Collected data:

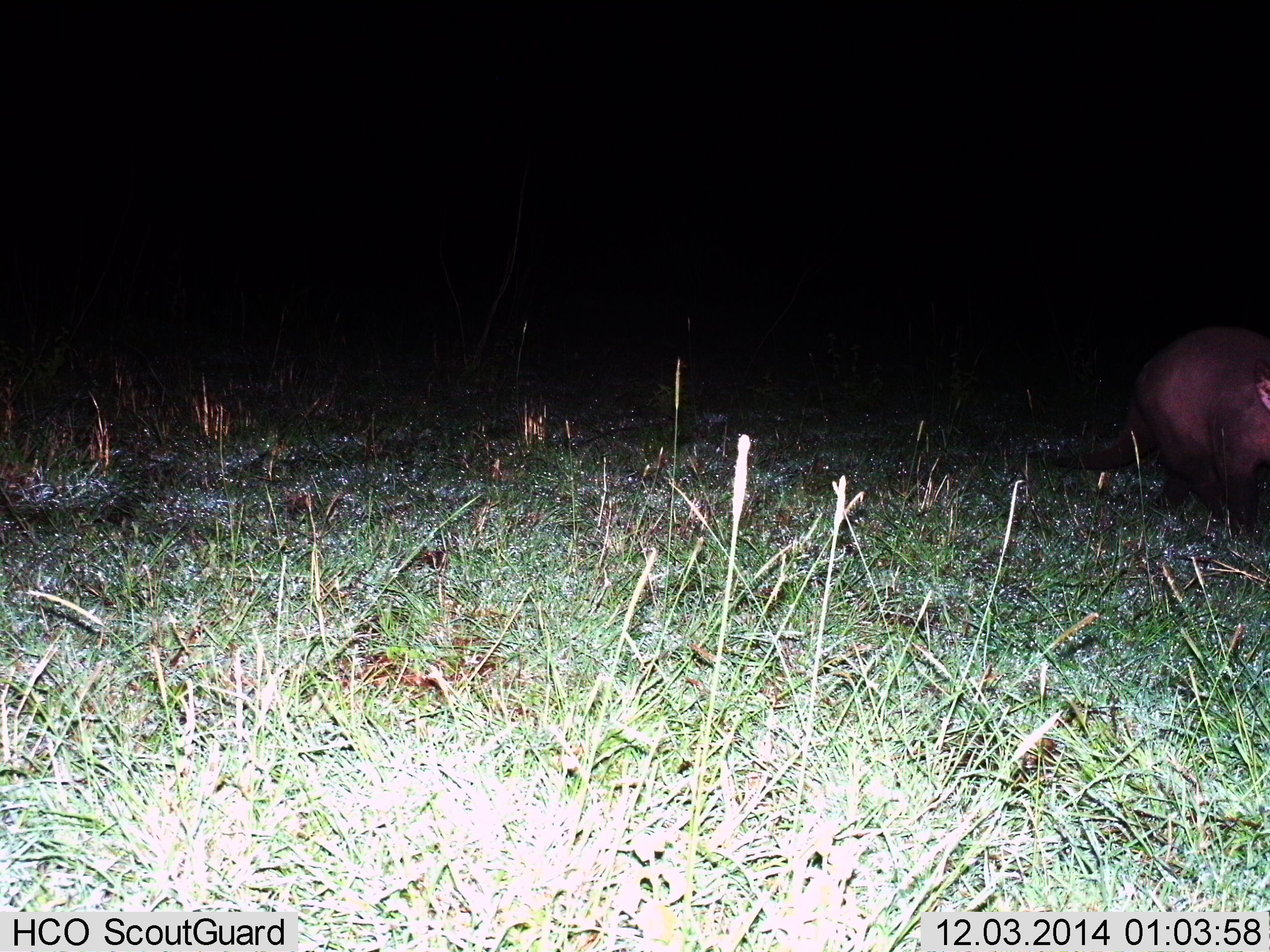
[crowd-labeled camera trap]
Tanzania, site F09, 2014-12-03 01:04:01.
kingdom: Animalia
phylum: Chordata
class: Mammalia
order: Artiodactyla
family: Hippopotamidae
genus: Hippopotamus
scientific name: Hippopotamus amphibius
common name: hippopotamus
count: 1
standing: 33%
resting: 0%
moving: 67%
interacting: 0%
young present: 0%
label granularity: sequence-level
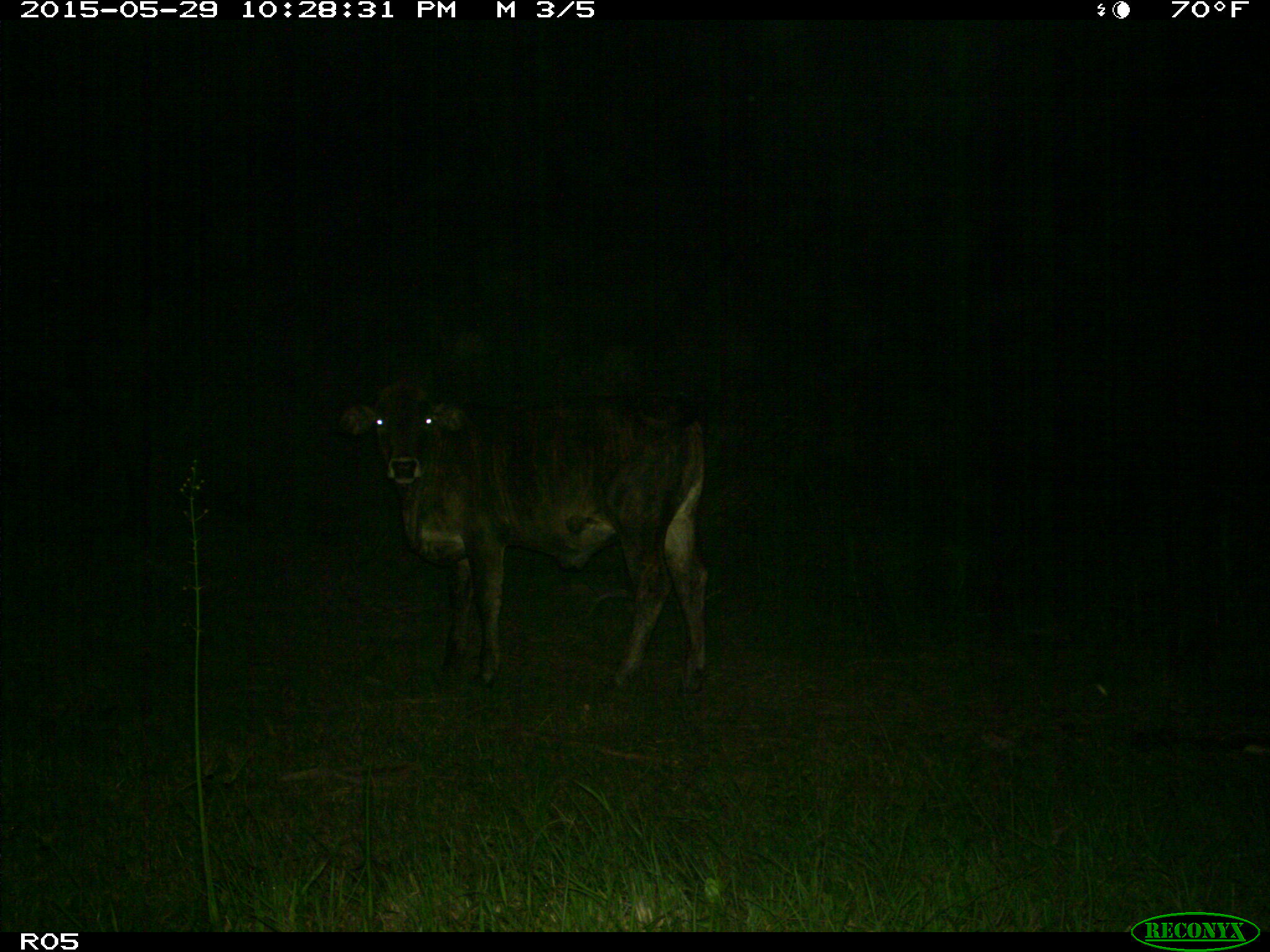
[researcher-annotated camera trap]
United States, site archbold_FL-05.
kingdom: Animalia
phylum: Chordata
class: Mammalia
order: Artiodactyla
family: Bovidae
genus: Bos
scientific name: Bos taurus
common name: domestic cow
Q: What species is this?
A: Bos taurus (domestic cow).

**Problem details:** Output the data above exactly, excluding images.

**Reply:**
[crowd-labeled camera trap]
Tanzania, site F09, 2014-12-03 01:04:01.
kingdom: Animalia
phylum: Chordata
class: Mammalia
order: Artiodactyla
family: Hippopotamidae
genus: Hippopotamus
scientific name: Hippopotamus amphibius
common name: hippopotamus
count: 1
standing: 33%
resting: 0%
moving: 67%
interacting: 0%
young present: 0%
label granularity: sequence-level
[researcher-annotated camera trap]
United States, site archbold_FL-05.
kingdom: Animalia
phylum: Chordata
class: Mammalia
order: Artiodactyla
family: Bovidae
genus: Bos
scientific name: Bos taurus
common name: domestic cow
Q: What species is this?
A: Bos taurus (domestic cow).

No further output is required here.